The EBOE had voted to initiate tuition for out-of-district students attending Enterprise City Schools for the next school year at a meeting April 16 at the recommendation of ECS Superintendent Greg Faught.
“Our own policies and procedures are negatively affecting our school system,” Faught said before recommending initiation of a $150 per student per year tuition for students who live outside of Enterprise City limits.
“When we inherited my father-in-law’s house we figured that was good because we were zoned for Enterprise City Schools,” Carter, a Level Plains resident, told the board. “The area we live in has been part of the Enterprise City Schools since before I came to Enterprise in 1997.
“We put just as much into the school system as anybody else does regardless of where we live. We pay for classroom materials, we pay for trips, we help with fundraisers and we volunteer in our children’s classrooms,” she added. “We’re part of this community. (Tuition) basically split the community in half. It’s like we are outcasts.
“I get that I’m not actually a part of this town, but I am a part of this community,” Carter said. “And so are my children and this isn’t right.”
Metz told the board that when she purchased her home two years ago she thought it was in Enterprise City Limits. “But through all of this I have found out that it’s not,” she said. “We don’t necessarily have the funds to pay for tuition, some of us.”
Metz said when she talked to Faught earlier he explained that the decision was prompted not only by overcrowding in the schools but also by the fact that city schools are funded by city residents.
“I understand that funds have to come in for those schools and a lot of us don’t have a problem with paying something, just not what the schedule has put out,” Metz said. “If it’s about the tax money that we don’t pay in, why can’t we give to the school system what we are not currently paying? I ran the numbers and the taxes on my property does not amount to the proposed tuition.”
“For the first time in my life I have felt alienated from something that I have always appreciated and valued for most of my growing up years,” Moore told the board. “We live on a family farm just outside of Enterprise. Half of our farm is in city limits but where we built our home, because of the roads, is on the outside of city limits.
“For 75 years we’ve been on that farm for the most part. My dad caught the school bus where I caught the school bus and where my kids catch the school bus,” Moore said. “Now suddenly for the first time we are being told, ‘You are a non-citizen.
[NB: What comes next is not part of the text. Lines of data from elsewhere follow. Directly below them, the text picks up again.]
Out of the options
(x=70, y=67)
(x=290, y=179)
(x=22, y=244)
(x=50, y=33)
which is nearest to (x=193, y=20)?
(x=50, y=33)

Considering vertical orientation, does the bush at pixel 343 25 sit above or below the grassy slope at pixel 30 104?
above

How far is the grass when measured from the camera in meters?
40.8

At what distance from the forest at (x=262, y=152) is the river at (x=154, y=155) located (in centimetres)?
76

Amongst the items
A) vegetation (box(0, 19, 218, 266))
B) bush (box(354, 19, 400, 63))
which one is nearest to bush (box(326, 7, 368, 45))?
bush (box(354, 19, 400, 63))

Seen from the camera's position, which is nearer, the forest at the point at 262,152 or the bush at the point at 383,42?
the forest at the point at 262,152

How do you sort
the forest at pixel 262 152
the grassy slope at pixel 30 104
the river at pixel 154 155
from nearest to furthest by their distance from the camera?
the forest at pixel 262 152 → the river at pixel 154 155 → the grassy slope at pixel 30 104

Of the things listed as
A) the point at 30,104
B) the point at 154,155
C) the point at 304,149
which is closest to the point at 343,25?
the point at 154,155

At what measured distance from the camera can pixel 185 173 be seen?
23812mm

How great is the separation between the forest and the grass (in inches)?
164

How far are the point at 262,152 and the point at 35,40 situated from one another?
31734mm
You’re not a part of our community and we might give you the privilege of being a part of our community,’” Moore said. “And it offends me, it hurts me.
“I know your task is huge but could you at least look at something more fair?” he asked. “What I think you’ve brought to us is an exclusion tax and I think it needs to be a more fair tax. If you could evaluate it, I would appreciate it and again, I know your task is great.”
“I’m very disheartened and excluded,” Johnson told the board, adding her concern that the “zoning was just changed without input from anybody that it impacted.
“We live on family land just short of Mount Pleasant and it’s been zoned for Enterprise City Schools for at least 50 years, if not longer. My mother-in-law graduated from Enterprise High School. My husband graduated from EHS, I graduated from EHS and now all of a sudden my kids are not a Wildcat anymore?” Johnson asked. “Why now? Why, all of a sudden after 50 years, are we not allowed to attend without your permission?”
Johnson said that ECS receives Impact Aid because her husband works on federal property. “Shouldn’t that affect the tuition that I have to pay? I know it doesn’t cover everything but it covers something. How did you guys come up with the rates? How did that come about?”
Individuals interested in addressing the board can access a request form at the EBOE website. Forms should be submitted to the school superintendent at least 24 hours prior to the scheduled EBOE meeting. A person will be allowed three uninterrupted minutes to make a presentation.
The next meeting of the EBOE is May 15 at 6 p.m. at the schools’ central office on Hutchinson Street in Enterprise. The meeting is open to the public.